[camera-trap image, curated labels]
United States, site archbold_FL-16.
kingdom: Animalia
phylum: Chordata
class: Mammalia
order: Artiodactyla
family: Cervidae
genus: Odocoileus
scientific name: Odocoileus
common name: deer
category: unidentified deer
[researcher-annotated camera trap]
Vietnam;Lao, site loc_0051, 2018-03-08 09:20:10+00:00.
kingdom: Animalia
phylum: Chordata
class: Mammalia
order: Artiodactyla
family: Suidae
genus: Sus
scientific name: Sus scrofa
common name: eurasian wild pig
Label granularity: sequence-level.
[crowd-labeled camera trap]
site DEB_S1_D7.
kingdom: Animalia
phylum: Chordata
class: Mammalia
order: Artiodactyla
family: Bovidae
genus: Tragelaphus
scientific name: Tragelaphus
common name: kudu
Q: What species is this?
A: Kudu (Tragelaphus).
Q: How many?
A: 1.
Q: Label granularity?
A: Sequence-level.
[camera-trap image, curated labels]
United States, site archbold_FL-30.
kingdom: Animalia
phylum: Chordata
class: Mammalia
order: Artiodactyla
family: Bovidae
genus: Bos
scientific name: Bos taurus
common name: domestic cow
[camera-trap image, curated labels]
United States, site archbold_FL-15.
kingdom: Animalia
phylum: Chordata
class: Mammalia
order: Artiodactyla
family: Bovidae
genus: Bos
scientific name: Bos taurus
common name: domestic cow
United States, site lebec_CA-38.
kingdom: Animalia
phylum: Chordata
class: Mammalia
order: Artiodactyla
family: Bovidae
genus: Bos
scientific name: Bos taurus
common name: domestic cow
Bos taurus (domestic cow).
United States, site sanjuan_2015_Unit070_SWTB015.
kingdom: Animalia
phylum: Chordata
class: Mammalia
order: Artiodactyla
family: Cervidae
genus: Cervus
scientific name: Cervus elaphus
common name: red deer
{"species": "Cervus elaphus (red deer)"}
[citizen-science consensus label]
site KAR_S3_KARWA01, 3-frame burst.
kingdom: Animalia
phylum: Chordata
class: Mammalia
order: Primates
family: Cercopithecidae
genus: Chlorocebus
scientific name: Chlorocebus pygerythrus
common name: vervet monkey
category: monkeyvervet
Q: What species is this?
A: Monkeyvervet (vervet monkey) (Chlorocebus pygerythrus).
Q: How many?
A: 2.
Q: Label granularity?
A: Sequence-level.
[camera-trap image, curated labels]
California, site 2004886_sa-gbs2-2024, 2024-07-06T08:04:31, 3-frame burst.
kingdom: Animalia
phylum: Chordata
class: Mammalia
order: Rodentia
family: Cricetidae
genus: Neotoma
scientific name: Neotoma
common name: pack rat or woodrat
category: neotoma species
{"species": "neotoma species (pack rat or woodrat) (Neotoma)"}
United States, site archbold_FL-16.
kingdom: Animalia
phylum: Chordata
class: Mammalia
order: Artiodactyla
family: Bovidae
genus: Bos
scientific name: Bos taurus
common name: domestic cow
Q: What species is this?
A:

===

From the material above, set down exactly the lines between the line holding "common name: eurasian wild pig" and the line holding "United States, site archbold_FL-30.", inclusive. Include nothing else.

common name: eurasian wild pig
Label granularity: sequence-level.
[crowd-labeled camera trap]
site DEB_S1_D7.
kingdom: Animalia
phylum: Chordata
class: Mammalia
order: Artiodactyla
family: Bovidae
genus: Tragelaphus
scientific name: Tragelaphus
common name: kudu
Q: What species is this?
A: Kudu (Tragelaphus).
Q: How many?
A: 1.
Q: Label granularity?
A: Sequence-level.
[camera-trap image, curated labels]
United States, site archbold_FL-30.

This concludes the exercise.